The site has only static urls and any url with a? is only there for tracking reasons. I tried it with the solution from Claus post mentioned above but it did not work. anypage.htm and anypage.htm?anything are both giving status 200 instead of anypage.htm?anything giving a 301 redirect to anypage.htm.
Is there a rewrite for all pages with a question mark?
Caveat: Some time ago, a number of people had problems with, for example subdomain%20.example.com (or www%20.example.com) being linked to.
Google would try to fetch them and although those URLs are not legal with wildcard DNS and a Web server using IP based hosting and no Host check, content would be returned. If this URL was chosen during canonicalisation, people with other user agents would get an error when they clicked the link.
No. The word "theoretically" is wrong. They are.
To Google (and the other SE´s) an URI is an unique string of characters, and two strings of characters that aren't 100% identical are not considered to be the same URI's.
>> anypage.htm and anypage.htm?anything are both giving status 200
Toughturkey had the same problem in this thread [webmasterworld.com]. I really don't know what the cause is. It could eg. be a conflict of rules if you have other rules that are valid for the same set of URL's and are placed before these in the ".htaccess" file.
Google would try to fetch them and although those URLs are not legal with wildcard DNS and a Web server using IP based hosting and no Host check, content would be returned.
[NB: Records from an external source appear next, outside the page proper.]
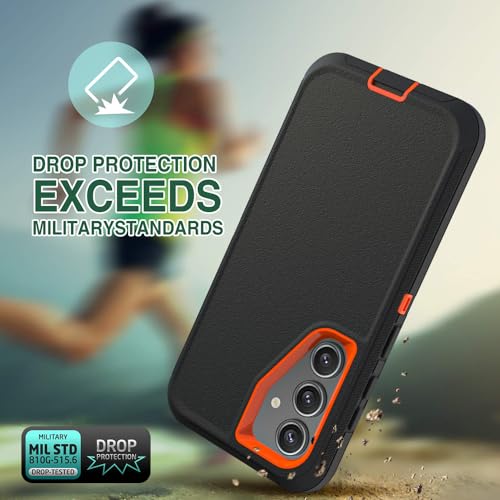 Image of Case for Galaxy S24 Plus, Heavy-Duty Tough Rugged Shockproof Drop Protective Cover Cases for Samsung Galaxy S24 Plus, Black+Orange
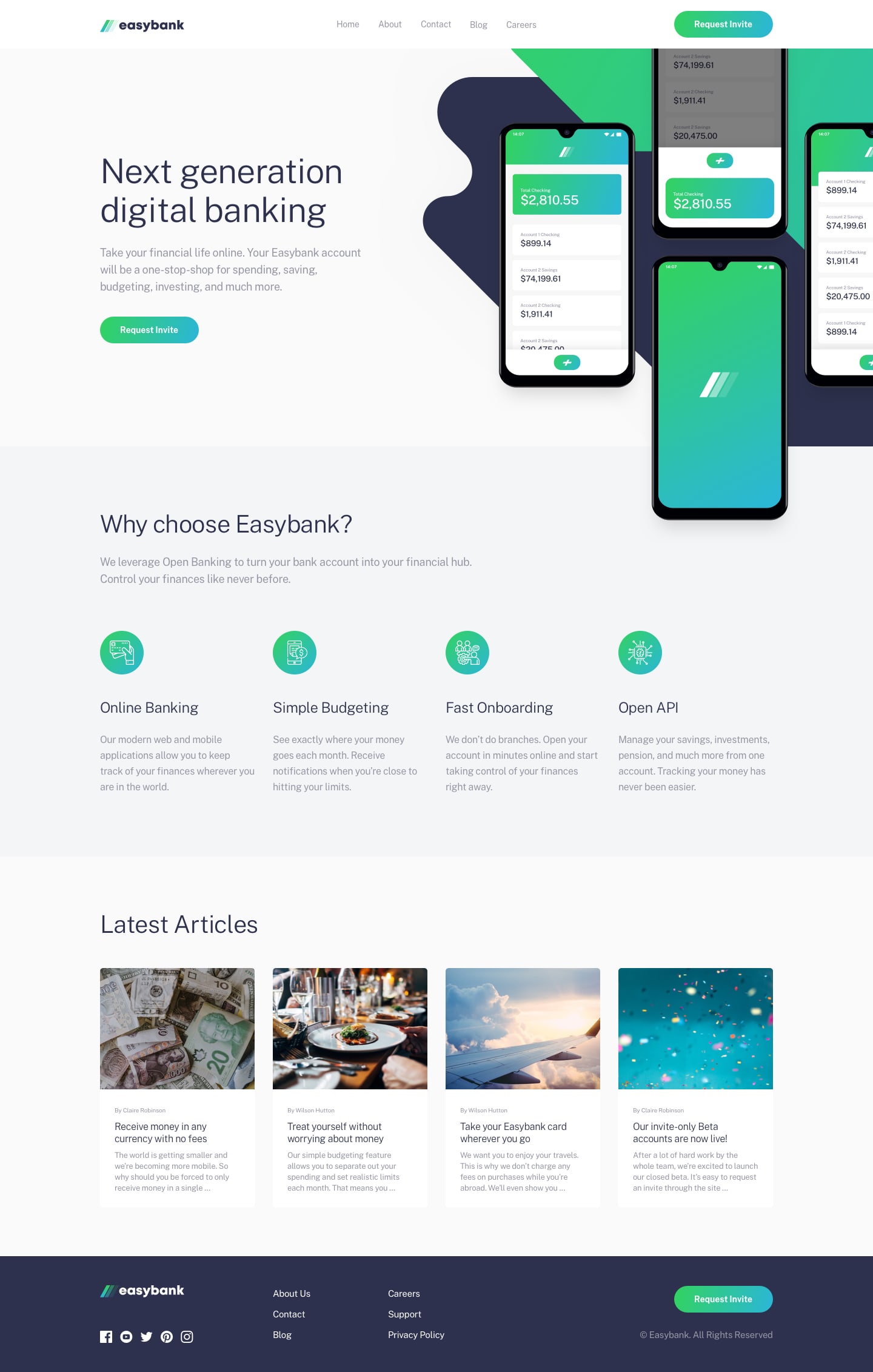 Design preview for Easybank landing page coding challenge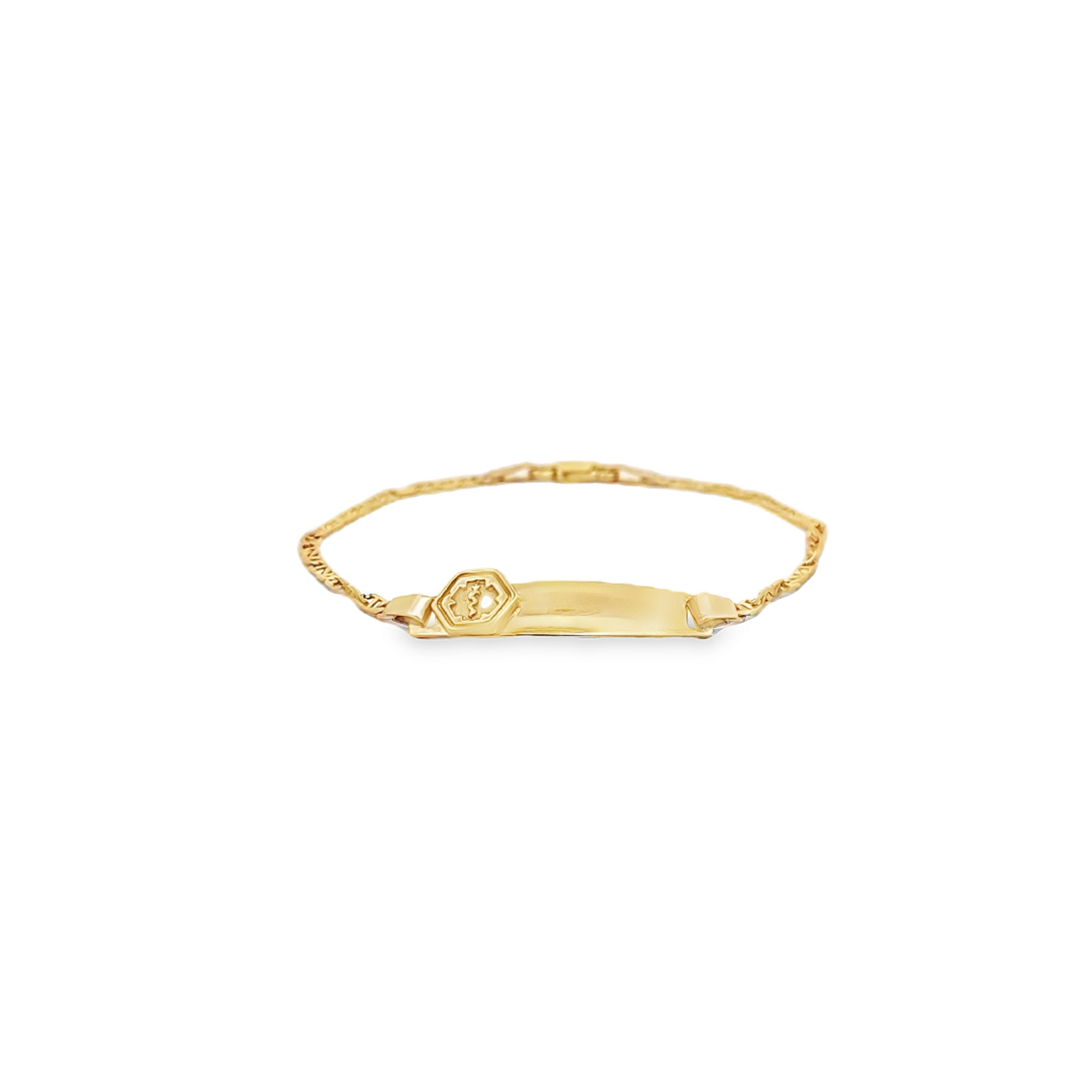 14K Yellow Gold 6" Medical Alert Engraved ID Bracelet 20000901 | Shin Brothers** 14K Yellow Gold 6" Medical Alert Engraved ID Bracelet 20000901 | Shin Brothers**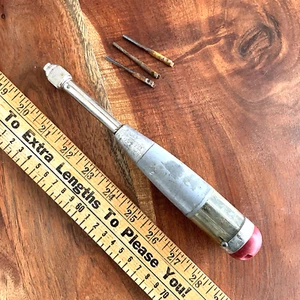 Craftsman Miller Falls Spiral Push Drill w/ 3 Bits In Handle - Circle F -Vintage - Picture 1 of 5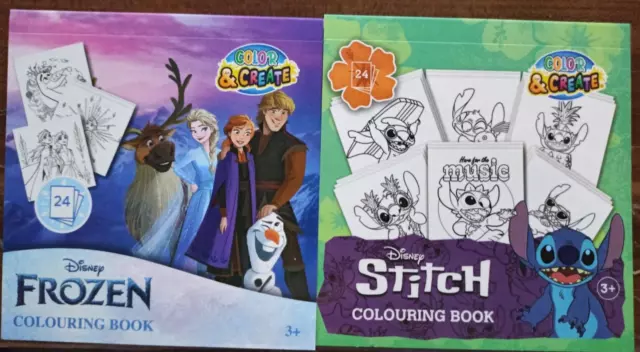 2 Mini Malbuch Disney Frozen+Disney Stitch  Malbücher Set mit je 24 Seiten Malen
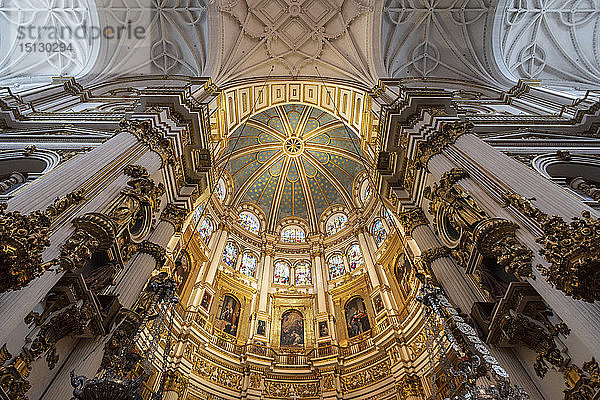 Verzierte Decken mit Kuppel im Inneren der Kathedrale von Granada  Granada  Andalusien  Spanien  Europa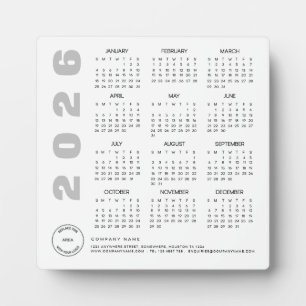 Logo 2026 Calendar Company Client Promotional Plaque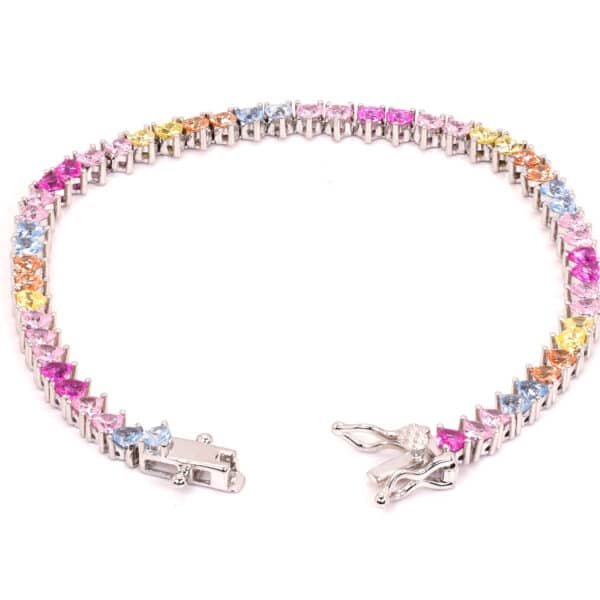 925 Sterling Silver Heart-Shaped Bracelet with 5A Cubic Zirconia Diamonds - Vibrant Rainbow Design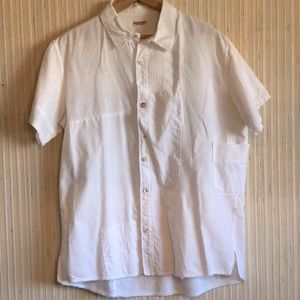 Kapital Men’s Patchwork Shortsleeve Button Up Shirt Sz L White Made in Japan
If this URL was chosen during canonicalisation, people with other user agents would get an error when they clicked the link
ciml - do you think that this process has broader effects - does this result in G calling the wrong URL as canonical for many pages or just a select few?
Is there a rewrite for all pages with a question mark?
Have a look at the Apache docs [httpd.apache.org] (look for "Query String"):
When you want to erase an existing query string, end the substitution string with just the question mark.
eyezshine, I can't say what's wrong in your case but if you see listings for for non-URLs that Google can't fetch, then I don't see what harm they can do to your Web site.
it is unrelated to the canonical issue but permanent 404's in google can harm a site.
It 'knows' the URI exists and 'knows' it is returning 404 but somehow refuses to forget about it.
404 is an error but not specifically a permanent error - it could be temporary.
A 404 URI seems to drag other URI's into the supplemental index. I sure wouldn't want a 404 associated in any way shape or form with my homepage for very long.
if you are worried about removing your homepage you can force a code 410 GONE on a specific URI and it will be removed.
I can see a listing of www%20.example.com in the SERPs, with title and description.
Google Translate and the Google cache don't work for it, but I do notice that the browser I'm using today (IE6) can access it. The browser I was using when this problem first came to light (January 2002 I think) didn't.